++++ 所给记录 ++++

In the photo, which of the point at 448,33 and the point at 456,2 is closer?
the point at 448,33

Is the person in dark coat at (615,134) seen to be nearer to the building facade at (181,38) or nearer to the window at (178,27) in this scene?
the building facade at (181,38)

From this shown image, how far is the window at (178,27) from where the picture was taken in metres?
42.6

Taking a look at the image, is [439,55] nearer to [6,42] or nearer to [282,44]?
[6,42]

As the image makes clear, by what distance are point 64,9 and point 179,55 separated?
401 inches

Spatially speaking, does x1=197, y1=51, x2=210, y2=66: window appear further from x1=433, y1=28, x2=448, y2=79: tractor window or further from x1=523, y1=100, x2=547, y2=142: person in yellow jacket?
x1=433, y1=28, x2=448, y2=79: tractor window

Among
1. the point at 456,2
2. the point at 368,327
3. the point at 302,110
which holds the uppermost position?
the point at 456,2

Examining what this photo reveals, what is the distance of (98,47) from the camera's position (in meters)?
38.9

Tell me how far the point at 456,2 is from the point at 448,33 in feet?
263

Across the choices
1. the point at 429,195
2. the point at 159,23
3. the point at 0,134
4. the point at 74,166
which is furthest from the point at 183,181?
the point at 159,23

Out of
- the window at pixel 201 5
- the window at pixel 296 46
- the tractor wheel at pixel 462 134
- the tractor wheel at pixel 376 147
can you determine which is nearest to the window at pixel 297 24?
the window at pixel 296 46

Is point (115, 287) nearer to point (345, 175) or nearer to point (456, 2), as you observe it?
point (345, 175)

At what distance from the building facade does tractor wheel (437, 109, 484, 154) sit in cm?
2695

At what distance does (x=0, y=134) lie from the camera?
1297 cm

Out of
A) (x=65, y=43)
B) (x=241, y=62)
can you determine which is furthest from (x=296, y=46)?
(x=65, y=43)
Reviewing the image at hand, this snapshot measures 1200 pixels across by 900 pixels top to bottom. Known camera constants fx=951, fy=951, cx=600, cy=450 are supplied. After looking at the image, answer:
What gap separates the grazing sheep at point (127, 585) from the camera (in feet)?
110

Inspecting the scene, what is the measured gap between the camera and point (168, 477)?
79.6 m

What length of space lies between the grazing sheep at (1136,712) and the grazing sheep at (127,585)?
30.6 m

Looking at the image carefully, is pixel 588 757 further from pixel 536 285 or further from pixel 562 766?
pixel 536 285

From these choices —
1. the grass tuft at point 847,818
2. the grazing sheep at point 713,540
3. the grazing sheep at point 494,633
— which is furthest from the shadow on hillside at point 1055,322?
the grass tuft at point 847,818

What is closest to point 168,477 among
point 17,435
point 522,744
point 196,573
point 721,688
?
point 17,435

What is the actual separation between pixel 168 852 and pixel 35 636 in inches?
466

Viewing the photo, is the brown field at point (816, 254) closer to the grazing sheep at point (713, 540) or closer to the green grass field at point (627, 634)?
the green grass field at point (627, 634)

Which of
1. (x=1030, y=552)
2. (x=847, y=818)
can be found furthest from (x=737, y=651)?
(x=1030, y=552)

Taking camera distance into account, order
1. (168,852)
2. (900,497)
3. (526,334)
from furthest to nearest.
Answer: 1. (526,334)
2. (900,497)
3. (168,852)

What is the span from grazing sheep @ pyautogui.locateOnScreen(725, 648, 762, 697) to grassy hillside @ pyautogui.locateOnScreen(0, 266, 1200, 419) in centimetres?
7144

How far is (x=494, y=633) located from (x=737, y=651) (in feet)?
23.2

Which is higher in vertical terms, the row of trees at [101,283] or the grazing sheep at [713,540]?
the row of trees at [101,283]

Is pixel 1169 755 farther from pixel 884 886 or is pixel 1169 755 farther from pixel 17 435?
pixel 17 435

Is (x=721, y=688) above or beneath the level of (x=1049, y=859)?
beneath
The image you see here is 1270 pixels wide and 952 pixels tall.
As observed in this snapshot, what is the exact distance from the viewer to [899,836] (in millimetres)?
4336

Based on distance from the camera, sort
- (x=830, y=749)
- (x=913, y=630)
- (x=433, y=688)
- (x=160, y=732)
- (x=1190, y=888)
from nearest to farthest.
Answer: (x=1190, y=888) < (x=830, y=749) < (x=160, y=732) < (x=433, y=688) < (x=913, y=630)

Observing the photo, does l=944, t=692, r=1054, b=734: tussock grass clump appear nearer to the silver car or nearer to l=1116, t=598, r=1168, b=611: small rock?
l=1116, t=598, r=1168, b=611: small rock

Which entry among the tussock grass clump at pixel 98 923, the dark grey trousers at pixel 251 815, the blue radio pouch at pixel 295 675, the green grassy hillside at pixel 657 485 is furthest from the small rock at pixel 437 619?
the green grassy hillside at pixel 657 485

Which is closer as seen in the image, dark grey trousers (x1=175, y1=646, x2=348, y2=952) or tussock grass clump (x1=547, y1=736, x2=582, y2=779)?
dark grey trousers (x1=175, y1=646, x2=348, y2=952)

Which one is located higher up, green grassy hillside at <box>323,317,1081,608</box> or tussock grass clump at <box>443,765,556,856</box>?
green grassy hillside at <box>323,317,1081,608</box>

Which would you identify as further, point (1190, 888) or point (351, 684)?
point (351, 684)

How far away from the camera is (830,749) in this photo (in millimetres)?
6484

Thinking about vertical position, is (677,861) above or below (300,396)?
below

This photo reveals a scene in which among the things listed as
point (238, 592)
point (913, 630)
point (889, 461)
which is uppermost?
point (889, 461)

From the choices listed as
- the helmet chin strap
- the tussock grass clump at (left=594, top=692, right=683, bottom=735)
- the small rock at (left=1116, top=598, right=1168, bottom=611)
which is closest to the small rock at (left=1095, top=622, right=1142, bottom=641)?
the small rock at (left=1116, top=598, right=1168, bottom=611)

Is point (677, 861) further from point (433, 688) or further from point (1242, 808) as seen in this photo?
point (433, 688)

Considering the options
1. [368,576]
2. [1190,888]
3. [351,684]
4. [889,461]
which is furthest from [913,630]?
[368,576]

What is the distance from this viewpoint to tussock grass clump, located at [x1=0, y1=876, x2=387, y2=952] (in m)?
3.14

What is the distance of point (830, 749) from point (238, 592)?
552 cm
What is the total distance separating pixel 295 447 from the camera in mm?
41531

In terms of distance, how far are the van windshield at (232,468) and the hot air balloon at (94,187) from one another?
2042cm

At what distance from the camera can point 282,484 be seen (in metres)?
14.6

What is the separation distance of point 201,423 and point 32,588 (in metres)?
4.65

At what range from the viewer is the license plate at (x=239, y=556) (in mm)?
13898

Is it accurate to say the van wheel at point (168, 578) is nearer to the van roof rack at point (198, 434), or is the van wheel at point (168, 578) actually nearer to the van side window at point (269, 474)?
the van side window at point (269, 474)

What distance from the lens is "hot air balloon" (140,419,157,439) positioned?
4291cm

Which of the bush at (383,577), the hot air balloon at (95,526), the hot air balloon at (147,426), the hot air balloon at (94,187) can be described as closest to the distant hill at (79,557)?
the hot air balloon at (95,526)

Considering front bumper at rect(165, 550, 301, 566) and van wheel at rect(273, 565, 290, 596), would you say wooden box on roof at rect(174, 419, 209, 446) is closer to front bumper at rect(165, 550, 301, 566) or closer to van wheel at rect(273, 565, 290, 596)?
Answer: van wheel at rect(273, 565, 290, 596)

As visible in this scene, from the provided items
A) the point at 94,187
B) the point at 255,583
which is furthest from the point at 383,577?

++++

◆ **练习说明**: 将以上全部记录中的“tractor wheel”一律改称为“tractor tire”，其余内容保持不变，重新写出这些记录。

◆ **参考解答**:
In the photo, which of the point at 448,33 and the point at 456,2 is closer?
the point at 448,33

Is the person in dark coat at (615,134) seen to be nearer to the building facade at (181,38) or nearer to the window at (178,27) in this scene?
the building facade at (181,38)

From this shown image, how far is the window at (178,27) from where the picture was taken in metres?
42.6

Taking a look at the image, is [439,55] nearer to [6,42] or nearer to [282,44]?
[6,42]

As the image makes clear, by what distance are point 64,9 and point 179,55 separated?
401 inches

Spatially speaking, does x1=197, y1=51, x2=210, y2=66: window appear further from x1=433, y1=28, x2=448, y2=79: tractor window or further from x1=523, y1=100, x2=547, y2=142: person in yellow jacket?
x1=433, y1=28, x2=448, y2=79: tractor window

Among
1. the point at 456,2
2. the point at 368,327
3. the point at 302,110
which holds the uppermost position?
the point at 456,2

Examining what this photo reveals, what is the distance of (98,47) from the camera's position (in meters)?
38.9

Tell me how far the point at 456,2 is from the point at 448,33 in feet?
263

Across the choices
1. the point at 429,195
2. the point at 159,23
3. the point at 0,134
4. the point at 74,166
which is furthest from the point at 183,181?
the point at 159,23

Out of
- the window at pixel 201 5
- the window at pixel 296 46
- the tractor tire at pixel 462 134
- the tractor tire at pixel 376 147
can you determine which is nearest to the window at pixel 297 24?
the window at pixel 296 46

Is point (115, 287) nearer to point (345, 175) or nearer to point (456, 2), as you observe it?
point (345, 175)

At what distance from the building facade does tractor tire (437, 109, 484, 154) sit in cm?
2695

At what distance does (x=0, y=134) lie from the camera?
1297 cm

Out of
A) (x=65, y=43)
B) (x=241, y=62)
can you determine which is furthest from (x=296, y=46)?
(x=65, y=43)
Reviewing the image at hand, this snapshot measures 1200 pixels across by 900 pixels top to bottom. Known camera constants fx=951, fy=951, cx=600, cy=450 are supplied. After looking at the image, answer:
What gap separates the grazing sheep at point (127, 585) from the camera (in feet)?
110

Inspecting the scene, what is the measured gap between the camera and point (168, 477)?
79.6 m

What length of space lies between the grazing sheep at (1136,712) and the grazing sheep at (127,585)?
30.6 m

Looking at the image carefully, is pixel 588 757 further from pixel 536 285 or further from pixel 562 766?
pixel 536 285

From these choices —
1. the grass tuft at point 847,818
2. the grazing sheep at point 713,540
3. the grazing sheep at point 494,633
— which is furthest from the shadow on hillside at point 1055,322?
the grass tuft at point 847,818

What is closest to point 168,477 among
point 17,435
point 522,744
point 196,573
point 721,688
?
point 17,435

What is the actual separation between pixel 168 852 and pixel 35 636 in inches?
466

Viewing the photo, is the brown field at point (816, 254) closer to the grazing sheep at point (713, 540) or closer to the green grass field at point (627, 634)?
the green grass field at point (627, 634)

Which of
1. (x=1030, y=552)
2. (x=847, y=818)
can be found furthest from (x=737, y=651)?
(x=1030, y=552)

Taking camera distance into account, order
1. (168,852)
2. (900,497)
3. (526,334)
from furthest to nearest.
Answer: 1. (526,334)
2. (900,497)
3. (168,852)

What is the span from grazing sheep @ pyautogui.locateOnScreen(725, 648, 762, 697) to grassy hillside @ pyautogui.locateOnScreen(0, 266, 1200, 419) in centimetres?
7144

How far is (x=494, y=633) located from (x=737, y=651) (in feet)?
23.2

Which is higher in vertical terms, the row of trees at [101,283] or the grazing sheep at [713,540]?
the row of trees at [101,283]

Is pixel 1169 755 farther from pixel 884 886 or is pixel 1169 755 farther from pixel 17 435?
pixel 17 435

Is (x=721, y=688) above or beneath the level of (x=1049, y=859)?
beneath
The image you see here is 1270 pixels wide and 952 pixels tall.
As observed in this snapshot, what is the exact distance from the viewer to [899,836] (in millimetres)?
4336

Based on distance from the camera, sort
- (x=830, y=749)
- (x=913, y=630)
- (x=433, y=688)
- (x=160, y=732)
- (x=1190, y=888)
from nearest to farthest.
Answer: (x=1190, y=888) < (x=830, y=749) < (x=160, y=732) < (x=433, y=688) < (x=913, y=630)

Observing the photo, does l=944, t=692, r=1054, b=734: tussock grass clump appear nearer to the silver car or nearer to l=1116, t=598, r=1168, b=611: small rock?
l=1116, t=598, r=1168, b=611: small rock

Which entry among the tussock grass clump at pixel 98 923, the dark grey trousers at pixel 251 815, the blue radio pouch at pixel 295 675, the green grassy hillside at pixel 657 485 is furthest from the small rock at pixel 437 619?
the green grassy hillside at pixel 657 485

Which is closer as seen in the image, dark grey trousers (x1=175, y1=646, x2=348, y2=952) or tussock grass clump (x1=547, y1=736, x2=582, y2=779)?
dark grey trousers (x1=175, y1=646, x2=348, y2=952)

Which one is located higher up, green grassy hillside at <box>323,317,1081,608</box> or tussock grass clump at <box>443,765,556,856</box>?
green grassy hillside at <box>323,317,1081,608</box>

Which would you identify as further, point (1190, 888) or point (351, 684)?
point (351, 684)

How far away from the camera is (830,749) in this photo (in millimetres)?
6484

Thinking about vertical position, is (677,861) above or below (300,396)?
below

This photo reveals a scene in which among the things listed as
point (238, 592)
point (913, 630)
point (889, 461)
which is uppermost?
point (889, 461)

From the choices listed as
- the helmet chin strap
- the tussock grass clump at (left=594, top=692, right=683, bottom=735)
- the small rock at (left=1116, top=598, right=1168, bottom=611)
which is closest to the small rock at (left=1095, top=622, right=1142, bottom=641)?
the small rock at (left=1116, top=598, right=1168, bottom=611)

Is point (677, 861) further from point (433, 688) or further from point (1242, 808) as seen in this photo?
point (433, 688)

Considering the options
1. [368,576]
2. [1190,888]
3. [351,684]
4. [889,461]
which is furthest from [913,630]?
[368,576]

What is the distance from this viewpoint to tussock grass clump, located at [x1=0, y1=876, x2=387, y2=952] (in m)?
3.14

What is the distance of point (830, 749) from point (238, 592)?
552 cm
What is the total distance separating pixel 295 447 from the camera in mm?
41531

In terms of distance, how far are the van windshield at (232,468) and the hot air balloon at (94,187) from one another?
2042cm

At what distance from the camera can point 282,484 be seen (in metres)?
14.6

What is the separation distance of point 201,423 and point 32,588 (in metres)?
4.65

At what range from the viewer is the license plate at (x=239, y=556) (in mm)?
13898

Is it accurate to say the van wheel at point (168, 578) is nearer to the van roof rack at point (198, 434), or is the van wheel at point (168, 578) actually nearer to the van side window at point (269, 474)?
the van side window at point (269, 474)

What distance from the lens is "hot air balloon" (140,419,157,439) positioned?
4291cm

Which of the bush at (383,577), the hot air balloon at (95,526), the hot air balloon at (147,426), the hot air balloon at (94,187) can be described as closest to the distant hill at (79,557)?
the hot air balloon at (95,526)

Considering front bumper at rect(165, 550, 301, 566) and van wheel at rect(273, 565, 290, 596), would you say wooden box on roof at rect(174, 419, 209, 446) is closer to front bumper at rect(165, 550, 301, 566) or closer to van wheel at rect(273, 565, 290, 596)?
Answer: van wheel at rect(273, 565, 290, 596)

As visible in this scene, from the provided items
A) the point at 94,187
B) the point at 255,583
which is furthest from the point at 383,577?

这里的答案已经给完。